Günübirlik geziler (Jesuitenkirche)

1 Kasım resmi tatilinden de faydalanıp çevreyi gezeyim dedim. Google’da Mannheim’da görülebilecek yerleri arattım ve ilk sırada Jesuitenkirche çıktı. Sokakların arasında kalıyor olması biraz rahatsız ettiyse de gidip görmeye karar verdim. İstasyona oldukça yakın sayılır, yürüme onbeş dakika filan sürdü. Vardığım zaman gerçekten de fotoğraf çekebilmek için pek bir açıklık olmadığını gördüm.

Jesuitenkirche

Fotoğrafı çektiğim yeşilliğin hemen arkamda kalan tarafında da Schiller’in bir heykeli bulunmakta.

Friedrich Schiller

Kiliseye vardığımda içeri fotoğraf makinesiyle paldır küldür dalmadan önce kapıda asılı olan ayin takvimini kontrol ettim. Normalde ayinler sırasında fotoğraf ve film çekmek yasaktır ama ayine katılmak serbest. Ben geldikten kısa süre sonra kapıya dilencilerin de gelmesiyle ayinin fazla sürmeyeceğini düşünüp kapıda beklemeye başladım.

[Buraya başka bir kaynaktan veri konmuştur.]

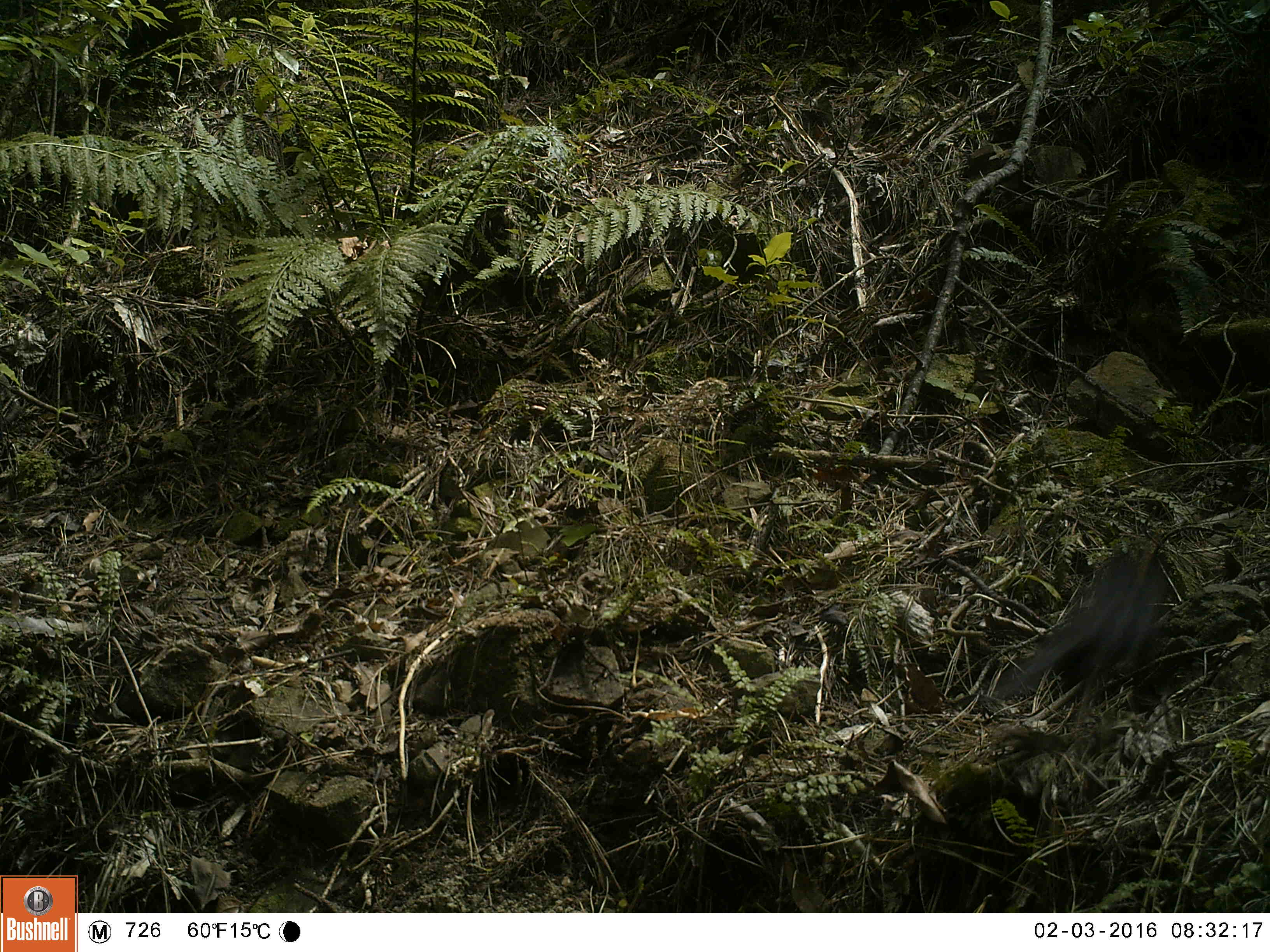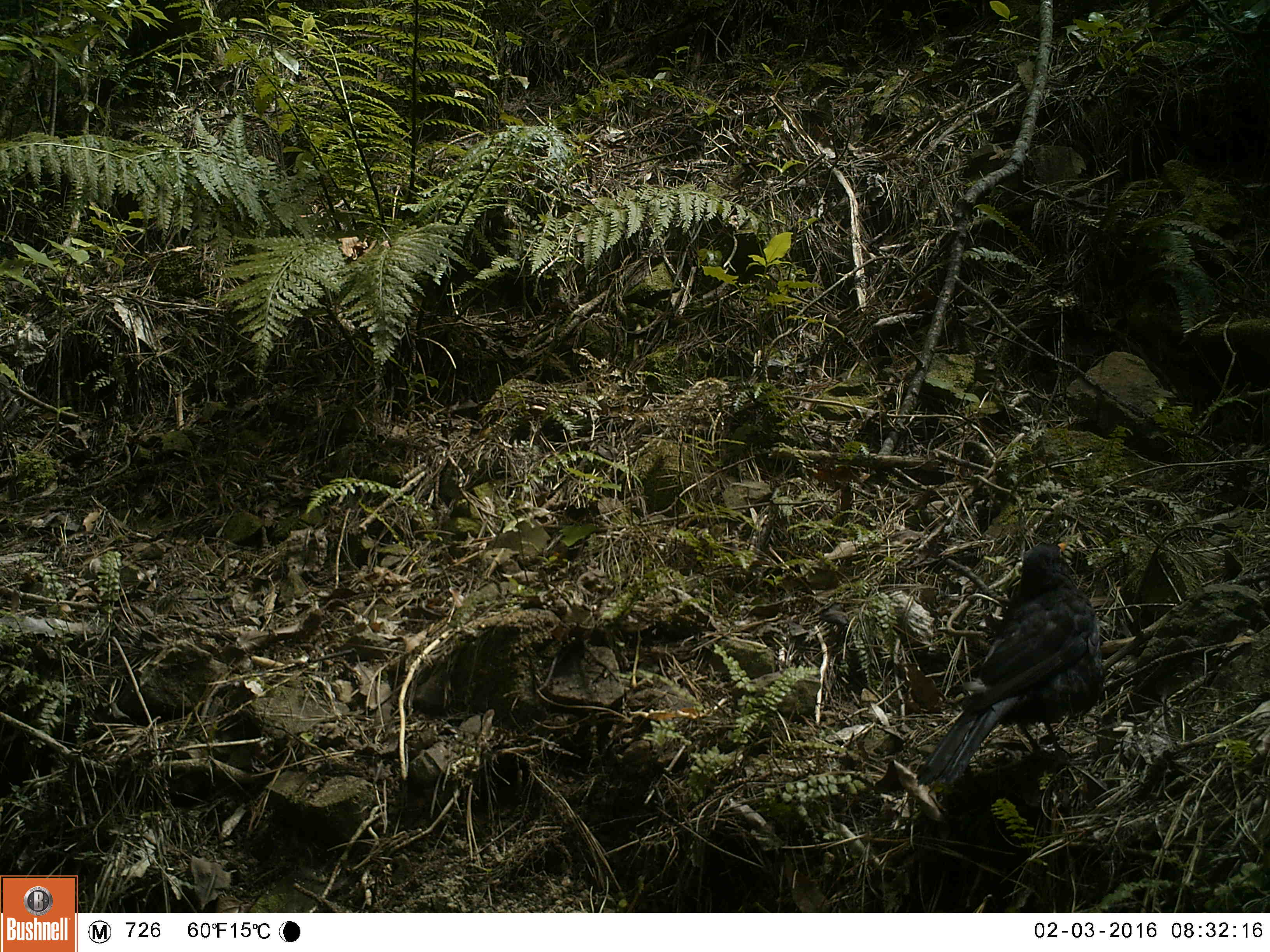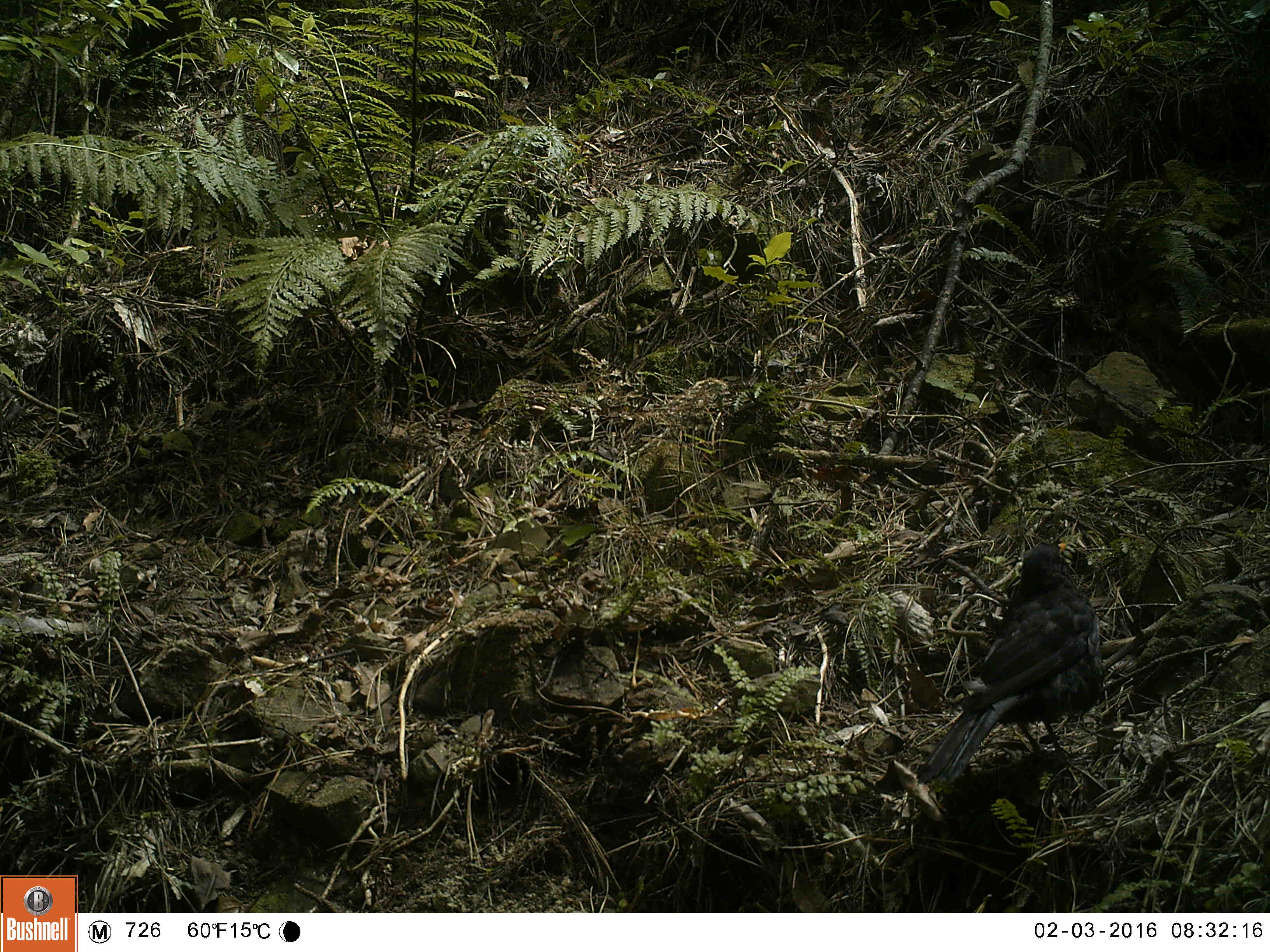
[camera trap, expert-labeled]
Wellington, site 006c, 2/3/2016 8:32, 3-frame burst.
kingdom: Animalia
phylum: Chordata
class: Aves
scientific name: Aves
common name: bird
Bird (Aves).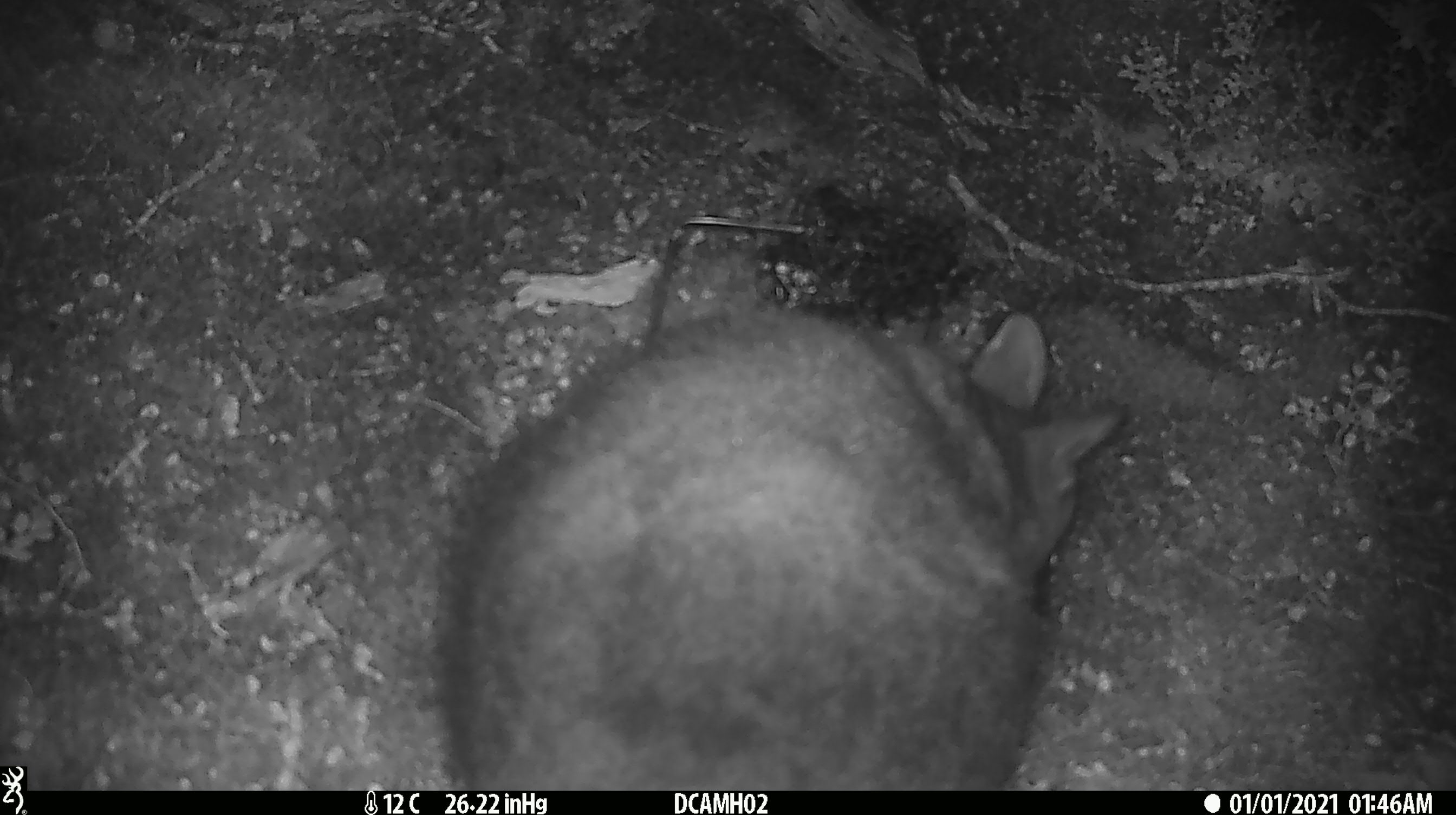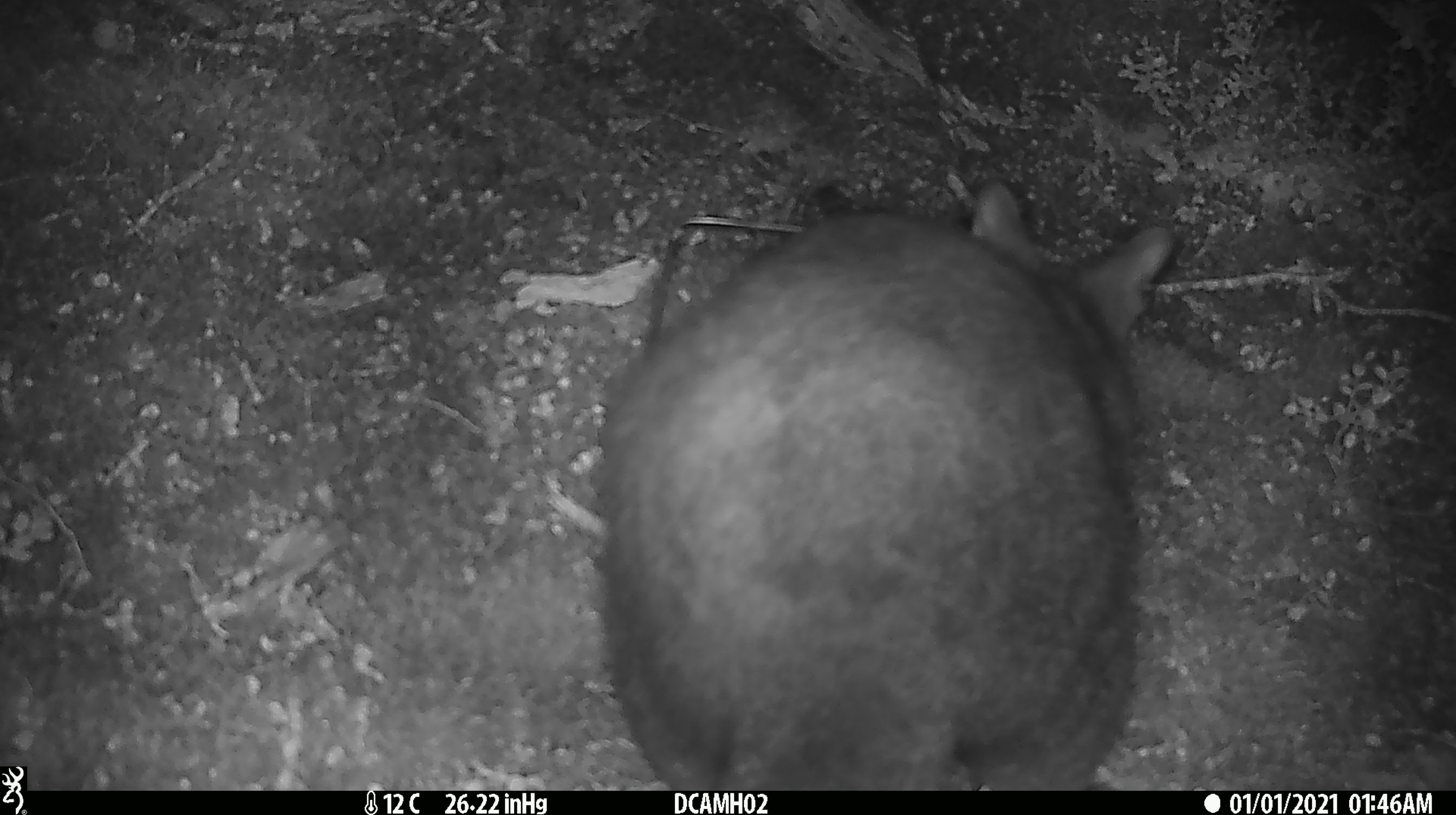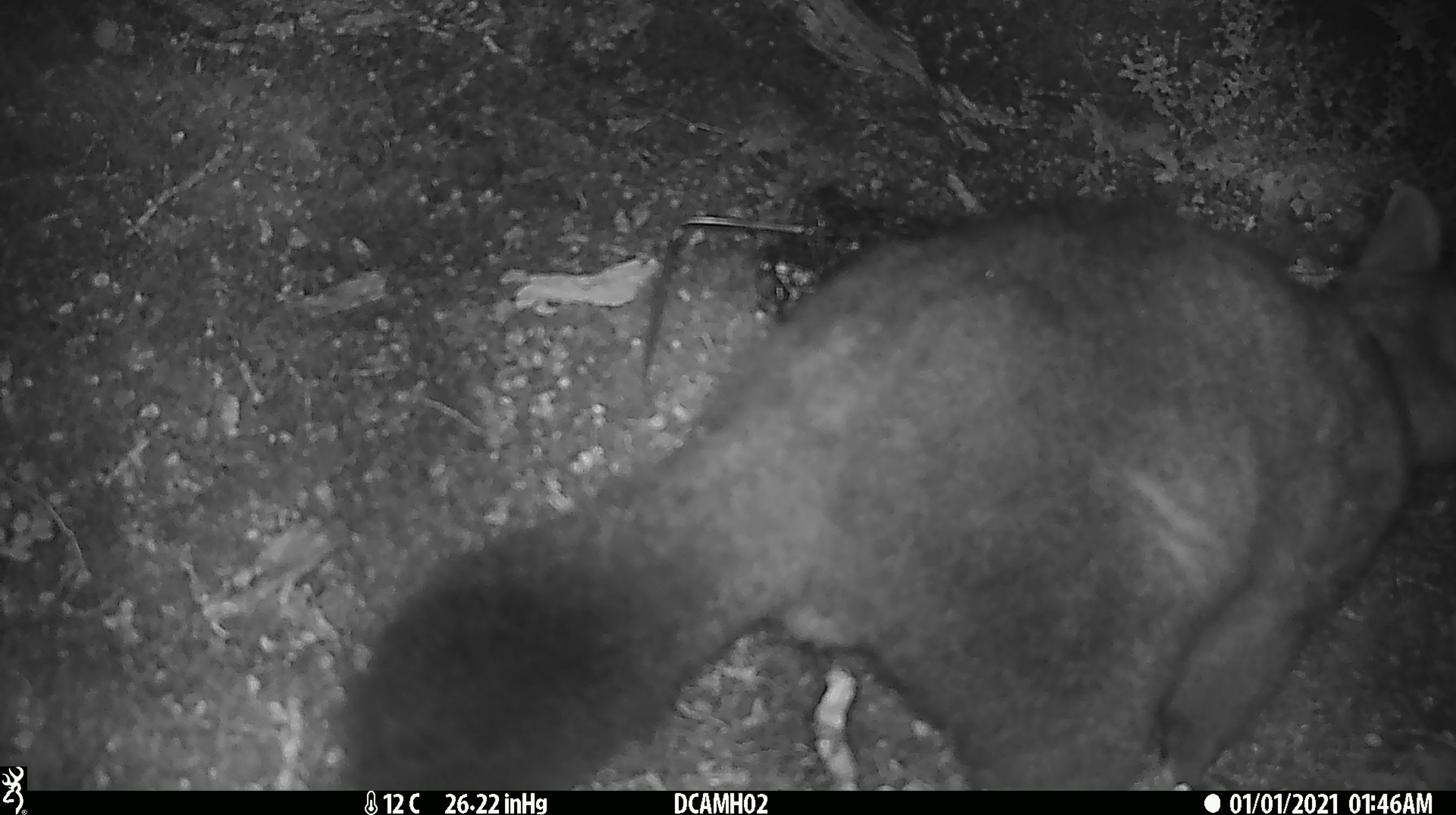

Tabii ki profesyönel dilenciler önce para istemeye başladılar ve sonra da fotoğraflarını çekmemi istediler ama ikisine de hayır dedim.

Kilisenin temeli Karl Philipp zamanıdna atılmış
İnşaat Karl Theodor zamanında bitirilmiş
Kapınınğzerindeki figürler

Cizvitler tarafından kurulan bu kilise güneybatı Almanya’nın en önemli barok kiliselerinden biridir. Ayin bitip de içeri girdiğimde görüntü çok etkileyiciydi. Çok büyük bir kilise değildi ama çok renkli ve pencereler ve lambaların başarılı kullanımı sayesinde oldukça aydınlıktı.

Şimdi içeriden görüntülerle sizi biraz başbaşa bırakayım:

tepelerdeki işlemesiz pencerelerden epey ışık geliyor
Kilisenin duvarları bu tür tablolarla doluydu
ve tabii ki kilisenin olmazsa olmazı: Org

Dönüş yolunda barok sarayın önünden geçtim ama bakımda olduğundan açık değildi. İlkbaharda yeniden açılacakmış. O zaman orayı da gezeceğim.

Sağa ve sola doğru on yirmi kere daha bu büyüklükte bir yapı düşünün.

İstasyon’a döndükten sonra Mannheim’daki ikinci büyük kiliseyi internette tekrar aradım ama iki gün önce bulduğum, hatta daha önce bahçe kısmını gezdiğim bu kiliseyi bu sefer bulamadım. Bunun üzerine trene atlayıp bir sonraki hedefe doğru yola çıktım. Onu da başka bir yazıda anlatırım.